## Information supplied
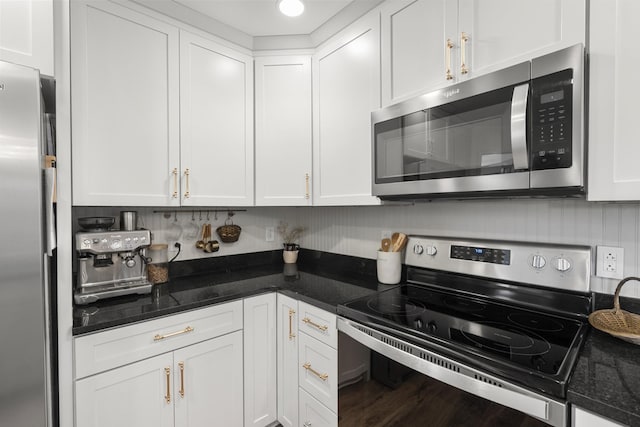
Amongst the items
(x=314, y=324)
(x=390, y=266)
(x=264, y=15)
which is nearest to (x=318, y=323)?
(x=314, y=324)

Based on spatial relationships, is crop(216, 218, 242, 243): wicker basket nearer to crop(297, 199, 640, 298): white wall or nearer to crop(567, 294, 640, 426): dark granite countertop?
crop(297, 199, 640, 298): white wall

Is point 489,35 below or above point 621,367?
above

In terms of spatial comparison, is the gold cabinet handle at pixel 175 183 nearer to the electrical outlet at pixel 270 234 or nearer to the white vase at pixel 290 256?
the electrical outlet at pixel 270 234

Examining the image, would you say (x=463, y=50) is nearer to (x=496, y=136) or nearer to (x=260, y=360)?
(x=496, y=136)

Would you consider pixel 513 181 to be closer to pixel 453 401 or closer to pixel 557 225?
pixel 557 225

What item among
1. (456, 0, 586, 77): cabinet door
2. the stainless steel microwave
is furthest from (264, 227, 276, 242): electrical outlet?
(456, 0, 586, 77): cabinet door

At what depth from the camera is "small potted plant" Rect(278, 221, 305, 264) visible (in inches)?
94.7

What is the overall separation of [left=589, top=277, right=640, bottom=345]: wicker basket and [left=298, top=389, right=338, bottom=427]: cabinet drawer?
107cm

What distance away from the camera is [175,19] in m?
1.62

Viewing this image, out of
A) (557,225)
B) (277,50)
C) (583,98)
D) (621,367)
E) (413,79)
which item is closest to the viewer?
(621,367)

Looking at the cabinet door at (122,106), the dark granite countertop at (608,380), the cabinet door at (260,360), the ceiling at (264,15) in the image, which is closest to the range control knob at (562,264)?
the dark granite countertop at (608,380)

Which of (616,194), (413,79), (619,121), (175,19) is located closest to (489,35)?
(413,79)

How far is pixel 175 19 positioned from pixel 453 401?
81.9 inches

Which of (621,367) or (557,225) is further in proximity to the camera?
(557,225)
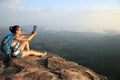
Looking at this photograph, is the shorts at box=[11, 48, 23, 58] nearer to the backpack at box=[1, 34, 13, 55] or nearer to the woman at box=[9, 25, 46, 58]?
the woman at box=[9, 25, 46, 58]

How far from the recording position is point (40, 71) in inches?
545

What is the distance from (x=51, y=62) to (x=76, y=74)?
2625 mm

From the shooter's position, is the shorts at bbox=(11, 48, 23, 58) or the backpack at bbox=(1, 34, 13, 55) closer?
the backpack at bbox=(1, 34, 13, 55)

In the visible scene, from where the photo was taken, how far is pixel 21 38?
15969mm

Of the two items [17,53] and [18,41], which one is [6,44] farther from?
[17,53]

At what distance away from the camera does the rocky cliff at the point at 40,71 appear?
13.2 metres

---

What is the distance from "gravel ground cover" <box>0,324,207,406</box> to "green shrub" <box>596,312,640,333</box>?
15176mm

## What the task asks
Rewrite the rows starting at the line containing "How far from" and ending at the line containing "13.2 metres", changing "rocky cliff" to "rock face" and leaving everything else unchanged.

## Output below
How far from the recording position is point (40, 71) in inches?
545

What is the distance from (x=51, y=62) to (x=76, y=74)?
2625 mm

From the shooter's position, is the shorts at bbox=(11, 48, 23, 58) or the backpack at bbox=(1, 34, 13, 55) closer?
the backpack at bbox=(1, 34, 13, 55)

In the visible scene, from where the photo was taken, how far is pixel 21 38?
15969mm

Of the two items [17,53] and [18,41], which one is [6,44] farther from?
[17,53]

At what distance away from the camera does the rock face at the point at 40,71 appear?
13.2 metres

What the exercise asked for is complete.